§ Verilen Metin

Trump döneminde nüfuz siyaseti ve TikTok - 2025/3
2. Trump Dönemi Başladı, TikTok, Türkiye'de Teknoloji Yatırımları, Yapay Zekâ & Çocuk
Global İşler+ No.191 — 2025/3
Merhaba! Ben Ussal Şahbaz. Son bir haftada aramıza katılan 45 okurumuza hoşgeldiniz diyoruz! Böylece her hafta 9561 okurumuzla bir araya gelmiş oluyoruz.
Bu hafta Trump ve Tiktok ile başlıyoruz. Sonra Türkiye’de teknoloji yatırımlarının 2024 performansınız inceleyeceğiz.
Trump döneminde nüfuz siyaseti ve TikTok
🖊 Global İşler Köşesi
Donald Trump 20 Ocak itibariyle ABD’nin 47. başkanı olarak Beyaz Saray’a geri döndü. İlk yaptığı işlerden biri de Mart ayında hem Demokrat hem de Cumhuriyetçi Parti’nin oyları ile Kongre’den geçen TikTok yasağı ile ilgili kanunun yürürlüğe girmesini 75 gün ötelemek oldu.
Ayrıca Trump, göreve geldiği ilk gün 26’sı başkanlık kararnamesi olmak üzere tam 46 belgeye imza attı.
Bunlar arasında ABD’nin Paris İklim Anlaşması’ndan çekilmesi, Dünya Sağlık Örgütü üyeliğinde çekilme sürecinin başlatılması, 6 Ocak 2020’deki Kongre baskınına katılanlara af çıkarılması gibi sansasyonel kararlar da vardı.

Gelelim TikTok meselesine. Daha önce de bültenimizde tartıştığımız üzere TikTok’un açık kalması için 19 Ocak’tan önce ABD’deki operasyonlarının satışının yapılması gerekiyordu. Ancak, bu konuda herhangi bir adım atmayan platform, ABD’deki Yüksek Mahkeme’ye yaptığı başvuruda TikTok’un ülkede yasaklanmasının ifade özgürlüğünü kısıtlanacağını belirtip, bu nedenle yasanın uygulanmasının ötelenmesi talebinde bulunmuştu. Ancak Yüksek Mahkeme bu başvuruyu yerinde bulmadı.

§ Yapılacak Görev A
Verilen metinde "Trump döneminde nüfuz siyaseti ve TikTok - 2025/3" ifadesinden başlayıp "gün ötelemek oldu." ifadesi de dahil olmak üzere aradaki bölümü hiç değiştirmeden yazın.
§ Yapılacak Görev B
Verilen metne göre aşağıdaki ifadelerin her biri doğru mu? Her biri için evet ya da hayır deyin ve kararı belirleyen sözleri metinden birebir alıntılayın.
(i) Trump göreve geldiği ilk gün 46 belge imzaladı.
(ii) Yüksek Mahkeme, TikTok'un başvurusunu yerinde buldu.
(iii) TikTok yasağıyla ilgili kanun Kongre'den yalnızca Cumhuriyetçi Parti'nin oylarıyla geçti.

§ Veri Bölümü
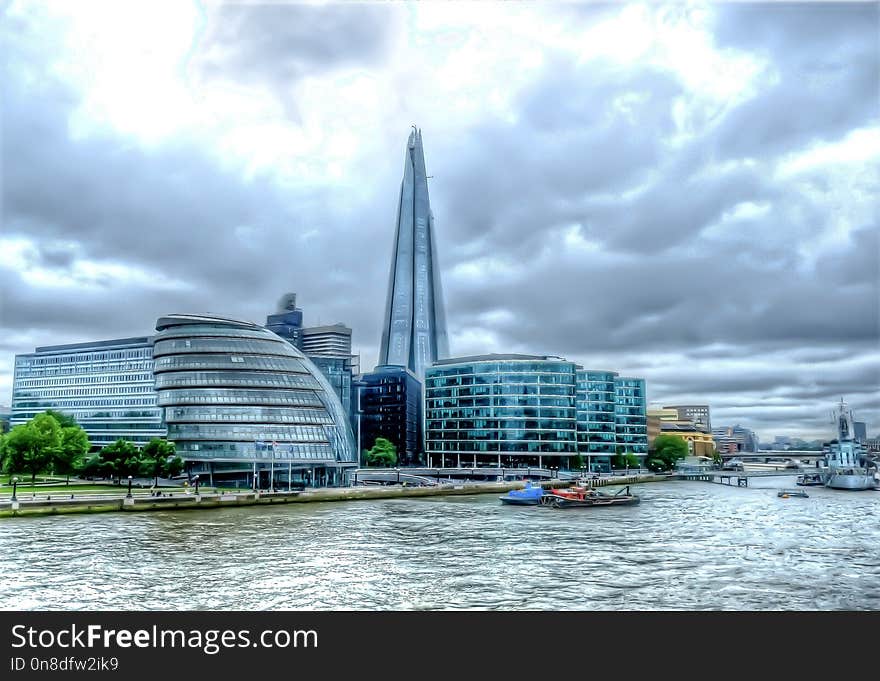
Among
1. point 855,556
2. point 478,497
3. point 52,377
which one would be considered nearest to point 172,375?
point 478,497

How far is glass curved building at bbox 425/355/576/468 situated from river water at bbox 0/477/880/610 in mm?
80045

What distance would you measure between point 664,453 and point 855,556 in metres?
116

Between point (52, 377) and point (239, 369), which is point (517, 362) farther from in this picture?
point (52, 377)

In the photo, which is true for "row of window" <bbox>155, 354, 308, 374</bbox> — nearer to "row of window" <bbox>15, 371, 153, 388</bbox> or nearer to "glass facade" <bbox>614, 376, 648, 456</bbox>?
"row of window" <bbox>15, 371, 153, 388</bbox>

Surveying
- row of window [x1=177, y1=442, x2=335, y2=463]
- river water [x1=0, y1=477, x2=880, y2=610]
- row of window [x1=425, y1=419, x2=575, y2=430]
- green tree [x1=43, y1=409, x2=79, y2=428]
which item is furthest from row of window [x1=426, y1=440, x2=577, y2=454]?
river water [x1=0, y1=477, x2=880, y2=610]

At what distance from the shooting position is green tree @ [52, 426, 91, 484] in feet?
257

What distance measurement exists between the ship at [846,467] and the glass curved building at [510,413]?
45016 millimetres

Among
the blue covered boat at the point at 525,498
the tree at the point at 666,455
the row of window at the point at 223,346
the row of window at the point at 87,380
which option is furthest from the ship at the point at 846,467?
the row of window at the point at 87,380

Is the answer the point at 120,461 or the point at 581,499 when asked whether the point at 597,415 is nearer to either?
the point at 581,499

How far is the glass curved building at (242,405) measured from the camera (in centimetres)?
9544

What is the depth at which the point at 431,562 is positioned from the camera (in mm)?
37250

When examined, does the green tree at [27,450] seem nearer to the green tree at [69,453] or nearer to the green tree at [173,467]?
the green tree at [69,453]

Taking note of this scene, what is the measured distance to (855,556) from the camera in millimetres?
41375

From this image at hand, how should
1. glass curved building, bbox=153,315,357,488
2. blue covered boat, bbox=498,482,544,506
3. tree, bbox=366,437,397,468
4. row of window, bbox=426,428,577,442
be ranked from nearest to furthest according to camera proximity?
blue covered boat, bbox=498,482,544,506 < glass curved building, bbox=153,315,357,488 < tree, bbox=366,437,397,468 < row of window, bbox=426,428,577,442
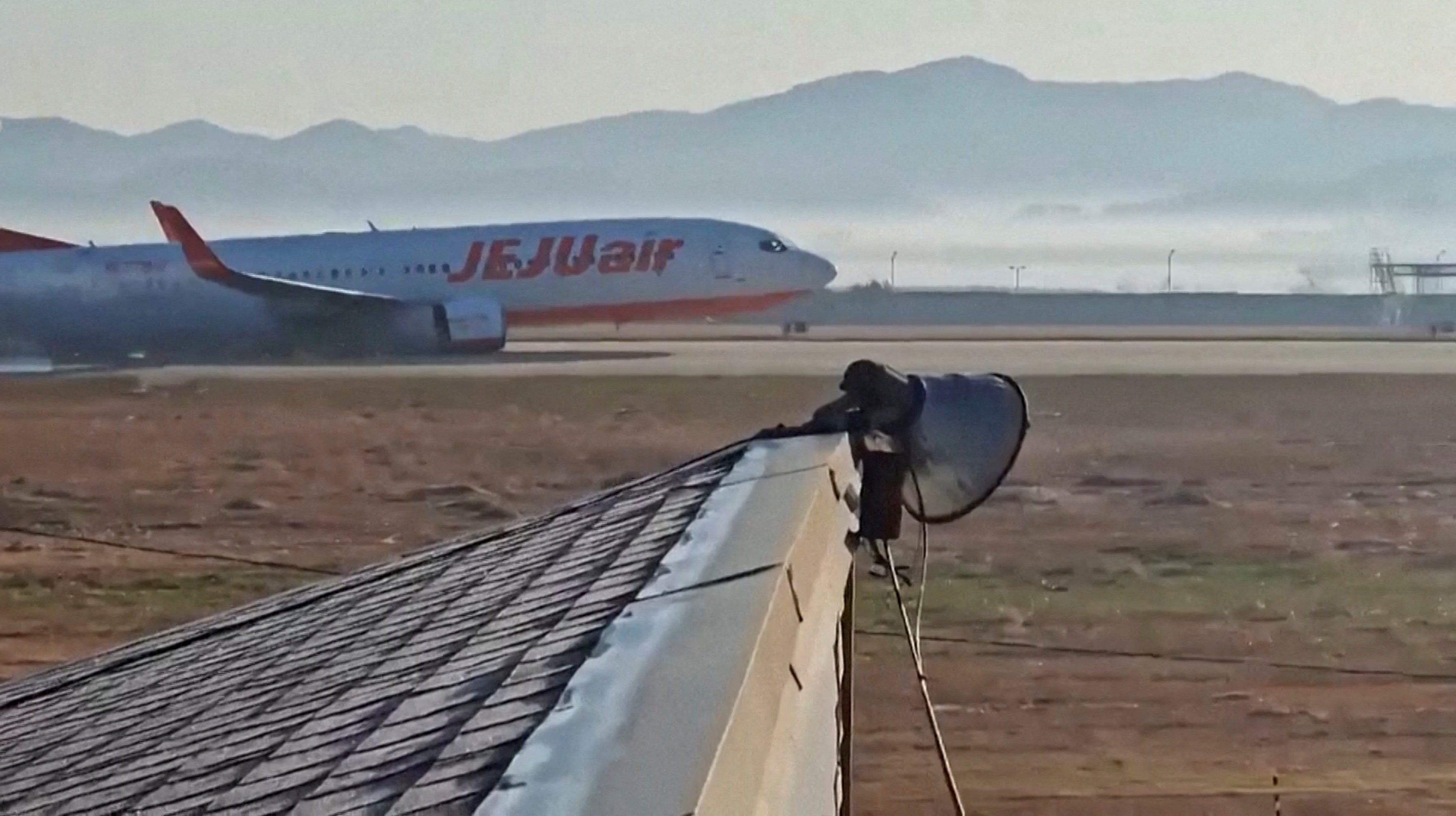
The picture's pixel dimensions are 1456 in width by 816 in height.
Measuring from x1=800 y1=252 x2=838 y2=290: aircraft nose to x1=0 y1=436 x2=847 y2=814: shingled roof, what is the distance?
33.7 meters

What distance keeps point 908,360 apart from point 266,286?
12.7m

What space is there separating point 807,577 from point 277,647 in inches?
87.0

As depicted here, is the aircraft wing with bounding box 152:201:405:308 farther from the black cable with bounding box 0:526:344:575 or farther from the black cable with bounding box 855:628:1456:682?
the black cable with bounding box 855:628:1456:682

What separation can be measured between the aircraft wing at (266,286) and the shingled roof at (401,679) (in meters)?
32.7

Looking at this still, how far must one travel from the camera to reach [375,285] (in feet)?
133

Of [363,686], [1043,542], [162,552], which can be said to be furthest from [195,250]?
[363,686]

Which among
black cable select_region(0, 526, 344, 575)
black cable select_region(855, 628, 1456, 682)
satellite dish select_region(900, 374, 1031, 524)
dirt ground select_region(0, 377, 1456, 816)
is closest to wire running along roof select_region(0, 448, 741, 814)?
satellite dish select_region(900, 374, 1031, 524)

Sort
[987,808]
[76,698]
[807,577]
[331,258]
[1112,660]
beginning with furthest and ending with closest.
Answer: [331,258] → [1112,660] → [987,808] → [76,698] → [807,577]

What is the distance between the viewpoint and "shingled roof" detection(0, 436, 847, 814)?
311cm

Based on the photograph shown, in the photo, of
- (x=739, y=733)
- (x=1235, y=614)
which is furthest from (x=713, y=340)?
(x=739, y=733)

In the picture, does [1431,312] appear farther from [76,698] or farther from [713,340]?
[76,698]

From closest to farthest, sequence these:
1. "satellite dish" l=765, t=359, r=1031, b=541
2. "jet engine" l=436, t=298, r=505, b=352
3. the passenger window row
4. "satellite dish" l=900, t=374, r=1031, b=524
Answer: "satellite dish" l=765, t=359, r=1031, b=541 → "satellite dish" l=900, t=374, r=1031, b=524 → "jet engine" l=436, t=298, r=505, b=352 → the passenger window row

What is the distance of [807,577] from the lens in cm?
424

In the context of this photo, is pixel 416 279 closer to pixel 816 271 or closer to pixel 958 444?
pixel 816 271
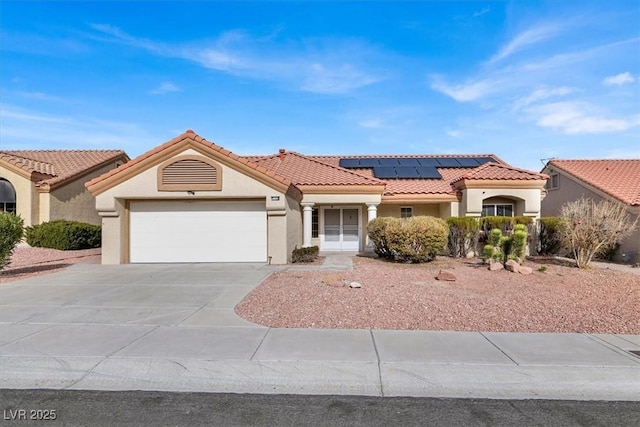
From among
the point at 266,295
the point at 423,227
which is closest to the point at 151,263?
the point at 266,295

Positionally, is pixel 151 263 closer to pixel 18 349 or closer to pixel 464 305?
pixel 18 349

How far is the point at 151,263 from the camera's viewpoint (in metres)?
A: 15.4

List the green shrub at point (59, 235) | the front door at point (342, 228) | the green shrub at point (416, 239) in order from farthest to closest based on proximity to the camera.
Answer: the green shrub at point (59, 235) < the front door at point (342, 228) < the green shrub at point (416, 239)

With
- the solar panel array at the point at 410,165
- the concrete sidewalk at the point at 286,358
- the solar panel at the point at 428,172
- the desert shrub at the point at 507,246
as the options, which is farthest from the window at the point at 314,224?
the concrete sidewalk at the point at 286,358

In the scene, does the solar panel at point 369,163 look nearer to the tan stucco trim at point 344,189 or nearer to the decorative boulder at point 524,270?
the tan stucco trim at point 344,189

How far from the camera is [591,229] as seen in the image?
13.8 meters

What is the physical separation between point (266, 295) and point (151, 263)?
7731mm

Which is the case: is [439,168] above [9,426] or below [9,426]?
above

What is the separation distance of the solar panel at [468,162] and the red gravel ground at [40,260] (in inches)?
735

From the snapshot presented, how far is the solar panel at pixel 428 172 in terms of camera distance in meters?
21.4

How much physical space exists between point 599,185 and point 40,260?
24467mm

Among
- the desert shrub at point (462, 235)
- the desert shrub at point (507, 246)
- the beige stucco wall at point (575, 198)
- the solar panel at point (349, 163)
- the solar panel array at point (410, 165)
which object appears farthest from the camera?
the solar panel at point (349, 163)

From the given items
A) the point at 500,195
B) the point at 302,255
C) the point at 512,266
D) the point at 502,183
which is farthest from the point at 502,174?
the point at 302,255

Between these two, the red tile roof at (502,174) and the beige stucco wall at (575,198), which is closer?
the beige stucco wall at (575,198)
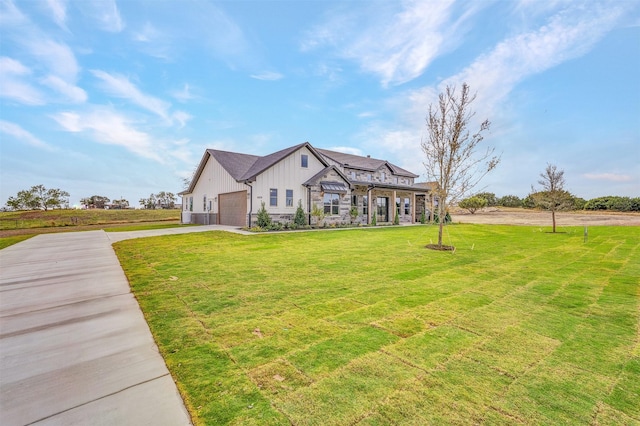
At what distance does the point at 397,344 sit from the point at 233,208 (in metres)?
19.0

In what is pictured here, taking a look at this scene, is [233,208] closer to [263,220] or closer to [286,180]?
[263,220]

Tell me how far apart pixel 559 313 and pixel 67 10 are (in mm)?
18635

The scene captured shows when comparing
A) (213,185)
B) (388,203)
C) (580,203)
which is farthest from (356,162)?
(580,203)

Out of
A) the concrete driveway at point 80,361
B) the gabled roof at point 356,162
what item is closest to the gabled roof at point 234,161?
the gabled roof at point 356,162

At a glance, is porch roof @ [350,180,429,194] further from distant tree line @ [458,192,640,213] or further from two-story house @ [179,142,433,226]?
distant tree line @ [458,192,640,213]

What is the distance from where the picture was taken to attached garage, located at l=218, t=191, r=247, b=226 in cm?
1873

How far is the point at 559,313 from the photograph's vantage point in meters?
4.04

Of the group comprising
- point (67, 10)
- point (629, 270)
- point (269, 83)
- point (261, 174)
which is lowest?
point (629, 270)

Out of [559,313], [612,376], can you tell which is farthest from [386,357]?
[559,313]

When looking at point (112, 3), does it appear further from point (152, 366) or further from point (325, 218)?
point (325, 218)

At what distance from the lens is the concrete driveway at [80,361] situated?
197 cm

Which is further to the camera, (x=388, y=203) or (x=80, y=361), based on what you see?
(x=388, y=203)

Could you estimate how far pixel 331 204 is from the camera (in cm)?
2102

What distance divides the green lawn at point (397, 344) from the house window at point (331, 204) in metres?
14.2
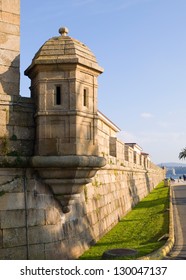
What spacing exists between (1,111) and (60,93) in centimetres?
127

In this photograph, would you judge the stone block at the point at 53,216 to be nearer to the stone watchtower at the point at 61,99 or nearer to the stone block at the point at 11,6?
the stone watchtower at the point at 61,99

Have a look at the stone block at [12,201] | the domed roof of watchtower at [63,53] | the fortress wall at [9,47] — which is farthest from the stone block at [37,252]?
the domed roof of watchtower at [63,53]

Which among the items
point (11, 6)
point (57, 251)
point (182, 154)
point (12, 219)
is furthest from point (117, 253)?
point (182, 154)

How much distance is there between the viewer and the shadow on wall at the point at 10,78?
25.8ft

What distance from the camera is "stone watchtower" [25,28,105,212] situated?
25.3 ft

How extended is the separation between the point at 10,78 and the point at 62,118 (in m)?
1.41

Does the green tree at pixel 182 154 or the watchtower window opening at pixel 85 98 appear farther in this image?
the green tree at pixel 182 154

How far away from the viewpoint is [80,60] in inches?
311

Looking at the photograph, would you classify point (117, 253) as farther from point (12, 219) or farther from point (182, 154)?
point (182, 154)

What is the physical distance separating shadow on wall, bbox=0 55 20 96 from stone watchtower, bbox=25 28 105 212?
0.36 m

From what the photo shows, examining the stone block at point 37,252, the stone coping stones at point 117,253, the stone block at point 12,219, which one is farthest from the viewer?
the stone block at point 37,252

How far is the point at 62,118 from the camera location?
7.81 meters
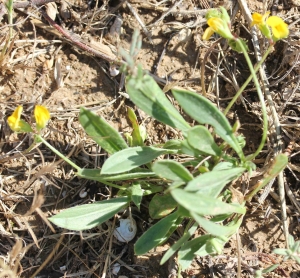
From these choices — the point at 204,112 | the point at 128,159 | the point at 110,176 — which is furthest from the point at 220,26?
the point at 110,176

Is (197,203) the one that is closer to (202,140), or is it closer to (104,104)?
(202,140)

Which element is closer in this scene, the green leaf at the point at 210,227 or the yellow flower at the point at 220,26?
the green leaf at the point at 210,227

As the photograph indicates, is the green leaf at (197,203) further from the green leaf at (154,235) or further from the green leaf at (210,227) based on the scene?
the green leaf at (154,235)

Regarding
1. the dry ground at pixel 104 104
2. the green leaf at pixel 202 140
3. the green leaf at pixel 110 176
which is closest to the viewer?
the green leaf at pixel 202 140

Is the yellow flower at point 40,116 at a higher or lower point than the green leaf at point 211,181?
higher

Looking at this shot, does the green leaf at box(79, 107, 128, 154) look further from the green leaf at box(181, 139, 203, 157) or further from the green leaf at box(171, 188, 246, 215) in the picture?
the green leaf at box(171, 188, 246, 215)

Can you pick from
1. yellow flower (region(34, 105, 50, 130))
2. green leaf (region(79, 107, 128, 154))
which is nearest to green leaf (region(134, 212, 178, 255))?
green leaf (region(79, 107, 128, 154))

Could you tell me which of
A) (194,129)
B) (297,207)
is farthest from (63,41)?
(297,207)

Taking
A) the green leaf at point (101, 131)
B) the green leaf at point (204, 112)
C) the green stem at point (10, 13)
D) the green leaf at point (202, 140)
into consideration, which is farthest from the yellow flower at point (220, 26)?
the green stem at point (10, 13)
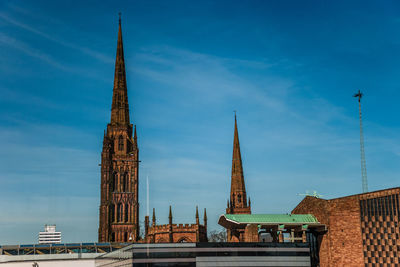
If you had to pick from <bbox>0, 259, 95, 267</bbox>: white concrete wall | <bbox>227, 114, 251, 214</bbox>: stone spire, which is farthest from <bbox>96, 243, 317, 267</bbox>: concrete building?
<bbox>227, 114, 251, 214</bbox>: stone spire

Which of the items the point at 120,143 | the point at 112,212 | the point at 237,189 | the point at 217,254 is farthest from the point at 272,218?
the point at 237,189

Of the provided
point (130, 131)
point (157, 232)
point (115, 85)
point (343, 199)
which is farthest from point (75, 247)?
point (343, 199)

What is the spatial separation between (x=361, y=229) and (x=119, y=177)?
81.6 metres

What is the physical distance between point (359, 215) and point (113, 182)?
81330 millimetres

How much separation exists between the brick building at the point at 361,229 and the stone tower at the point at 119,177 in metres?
66.2

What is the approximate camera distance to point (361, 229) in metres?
71.4

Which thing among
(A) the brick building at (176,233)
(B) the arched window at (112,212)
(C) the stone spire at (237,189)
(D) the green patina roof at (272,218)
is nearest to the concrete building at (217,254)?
(D) the green patina roof at (272,218)

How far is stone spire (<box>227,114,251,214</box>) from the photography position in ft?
497

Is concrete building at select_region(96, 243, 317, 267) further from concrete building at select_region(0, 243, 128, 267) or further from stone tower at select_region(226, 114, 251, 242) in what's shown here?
stone tower at select_region(226, 114, 251, 242)

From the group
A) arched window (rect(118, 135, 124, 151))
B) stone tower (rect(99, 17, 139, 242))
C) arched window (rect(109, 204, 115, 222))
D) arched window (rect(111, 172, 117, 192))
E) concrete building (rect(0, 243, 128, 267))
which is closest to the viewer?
concrete building (rect(0, 243, 128, 267))

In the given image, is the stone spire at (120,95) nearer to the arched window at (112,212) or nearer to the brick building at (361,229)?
the arched window at (112,212)

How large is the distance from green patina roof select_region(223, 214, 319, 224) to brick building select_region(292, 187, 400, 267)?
199 centimetres

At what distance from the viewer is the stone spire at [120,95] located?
484 ft

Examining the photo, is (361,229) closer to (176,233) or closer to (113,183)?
(176,233)
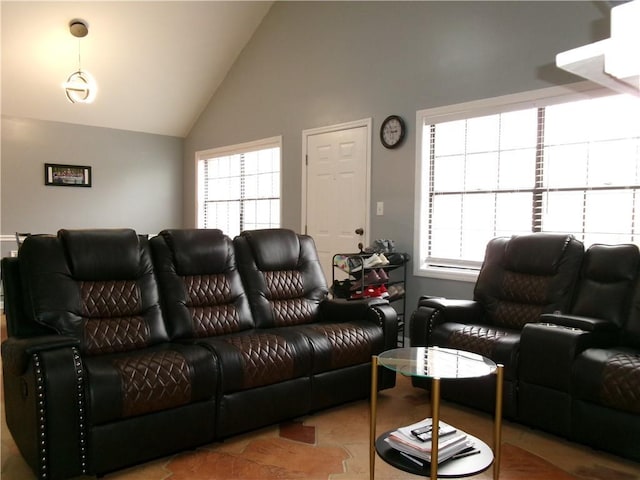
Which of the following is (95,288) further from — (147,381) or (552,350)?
(552,350)

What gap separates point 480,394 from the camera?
2902mm

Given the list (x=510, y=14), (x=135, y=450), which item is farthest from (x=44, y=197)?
(x=510, y=14)

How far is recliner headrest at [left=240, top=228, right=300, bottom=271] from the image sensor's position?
338 cm

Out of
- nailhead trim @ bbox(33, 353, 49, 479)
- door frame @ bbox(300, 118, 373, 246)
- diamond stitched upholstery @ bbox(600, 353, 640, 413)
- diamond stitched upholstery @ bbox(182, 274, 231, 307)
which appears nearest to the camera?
nailhead trim @ bbox(33, 353, 49, 479)

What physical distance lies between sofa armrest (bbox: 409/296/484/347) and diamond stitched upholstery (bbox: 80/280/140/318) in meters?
1.73

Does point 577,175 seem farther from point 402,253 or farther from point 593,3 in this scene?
point 402,253

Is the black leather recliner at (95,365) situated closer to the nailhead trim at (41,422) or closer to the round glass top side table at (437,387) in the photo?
the nailhead trim at (41,422)

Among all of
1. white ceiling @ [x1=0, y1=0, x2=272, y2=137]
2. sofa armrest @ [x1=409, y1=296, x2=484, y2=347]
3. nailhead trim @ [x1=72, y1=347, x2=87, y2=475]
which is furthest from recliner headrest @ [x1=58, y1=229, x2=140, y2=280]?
white ceiling @ [x1=0, y1=0, x2=272, y2=137]

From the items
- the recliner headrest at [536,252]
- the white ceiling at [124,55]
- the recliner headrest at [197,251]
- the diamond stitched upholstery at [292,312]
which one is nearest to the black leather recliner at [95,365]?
the recliner headrest at [197,251]

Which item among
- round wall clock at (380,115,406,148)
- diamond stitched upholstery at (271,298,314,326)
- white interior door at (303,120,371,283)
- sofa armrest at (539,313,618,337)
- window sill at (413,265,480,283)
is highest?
round wall clock at (380,115,406,148)

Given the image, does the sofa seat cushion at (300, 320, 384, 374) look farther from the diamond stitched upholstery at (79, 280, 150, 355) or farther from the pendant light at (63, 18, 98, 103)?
the pendant light at (63, 18, 98, 103)

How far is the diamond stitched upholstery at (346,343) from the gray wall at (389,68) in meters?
1.43

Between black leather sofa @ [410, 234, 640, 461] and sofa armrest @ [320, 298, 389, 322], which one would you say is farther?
sofa armrest @ [320, 298, 389, 322]

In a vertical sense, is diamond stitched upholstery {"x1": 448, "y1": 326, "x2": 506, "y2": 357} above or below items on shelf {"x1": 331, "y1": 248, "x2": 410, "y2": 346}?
below
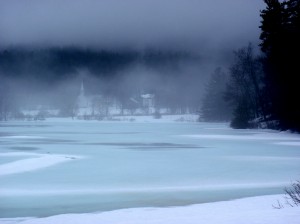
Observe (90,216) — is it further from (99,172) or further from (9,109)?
(9,109)

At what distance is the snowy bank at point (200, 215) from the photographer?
7.74m

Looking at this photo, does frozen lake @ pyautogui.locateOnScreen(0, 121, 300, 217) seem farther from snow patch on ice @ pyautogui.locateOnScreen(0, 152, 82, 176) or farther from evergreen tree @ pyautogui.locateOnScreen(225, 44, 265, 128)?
evergreen tree @ pyautogui.locateOnScreen(225, 44, 265, 128)

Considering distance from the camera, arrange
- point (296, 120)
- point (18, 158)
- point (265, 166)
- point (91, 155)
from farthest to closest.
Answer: point (296, 120)
point (91, 155)
point (18, 158)
point (265, 166)

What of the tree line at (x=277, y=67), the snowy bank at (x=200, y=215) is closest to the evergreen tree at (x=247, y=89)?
the tree line at (x=277, y=67)

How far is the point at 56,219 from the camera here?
30.2 feet

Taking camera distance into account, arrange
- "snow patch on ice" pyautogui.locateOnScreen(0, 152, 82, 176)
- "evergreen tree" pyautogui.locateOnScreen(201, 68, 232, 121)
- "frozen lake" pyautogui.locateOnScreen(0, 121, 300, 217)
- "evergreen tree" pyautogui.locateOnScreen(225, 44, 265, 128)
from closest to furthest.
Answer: "frozen lake" pyautogui.locateOnScreen(0, 121, 300, 217), "snow patch on ice" pyautogui.locateOnScreen(0, 152, 82, 176), "evergreen tree" pyautogui.locateOnScreen(225, 44, 265, 128), "evergreen tree" pyautogui.locateOnScreen(201, 68, 232, 121)

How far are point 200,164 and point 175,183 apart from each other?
5.39 m

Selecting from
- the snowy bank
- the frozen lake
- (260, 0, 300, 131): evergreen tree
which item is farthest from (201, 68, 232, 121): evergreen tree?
the snowy bank

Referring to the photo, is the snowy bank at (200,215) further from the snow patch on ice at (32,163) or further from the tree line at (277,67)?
the tree line at (277,67)

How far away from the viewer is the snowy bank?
774 cm

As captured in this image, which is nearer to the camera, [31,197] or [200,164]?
[31,197]

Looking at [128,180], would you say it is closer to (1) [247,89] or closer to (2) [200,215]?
(2) [200,215]

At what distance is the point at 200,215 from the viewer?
9.00m

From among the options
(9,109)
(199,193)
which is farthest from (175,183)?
(9,109)
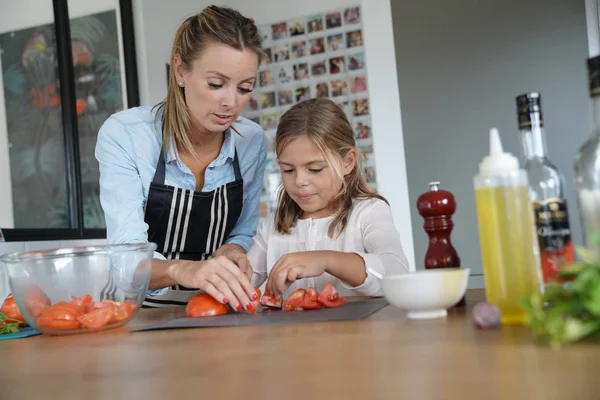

§ Tamamlanmış Yanıt A
Trump döneminde nüfuz siyaseti ve TikTok - 2025/3
2. Trump Dönemi Başladı, TikTok, Türkiye'de Teknoloji Yatırımları, Yapay Zekâ & Çocuk
Global İşler+ No.191 — 2025/3
Merhaba! Ben Ussal Şahbaz. Son bir haftada aramıza katılan 45 okurumuza hoşgeldiniz diyoruz! Böylece her hafta 9561 okurumuzla bir araya gelmiş oluyoruz.
Bu hafta Trump ve Tiktok ile başlıyoruz. Sonra Türkiye’de teknoloji yatırımlarının 2024 performansınız inceleyeceğiz.
Trump döneminde nüfuz siyaseti ve TikTok
🖊 Global İşler Köşesi
Donald Trump 20 Ocak itibariyle ABD’nin 47. başkanı olarak Beyaz Saray’a geri döndü. İlk yaptığı işlerden biri de Mart ayında hem Demokrat hem de Cumhuriyetçi Parti’nin oyları ile Kongre’den geçen TikTok yasağı ile ilgili kanunun yürürlüğe girmesini 75 gün ötelemek oldu.

§ Tamamlanmış Yanıt B
(i) Evet: "göreve geldiği ilk gün 26’sı başkanlık kararnamesi olmak üzere tam 46 belgeye imza attı"
(ii) Hayır: "Ancak Yüksek Mahkeme bu başvuruyu yerinde bulmadı."
(iii) Hayır: "hem Demokrat hem de Cumhuriyetçi Parti’nin oyları ile Kongre’den geçen"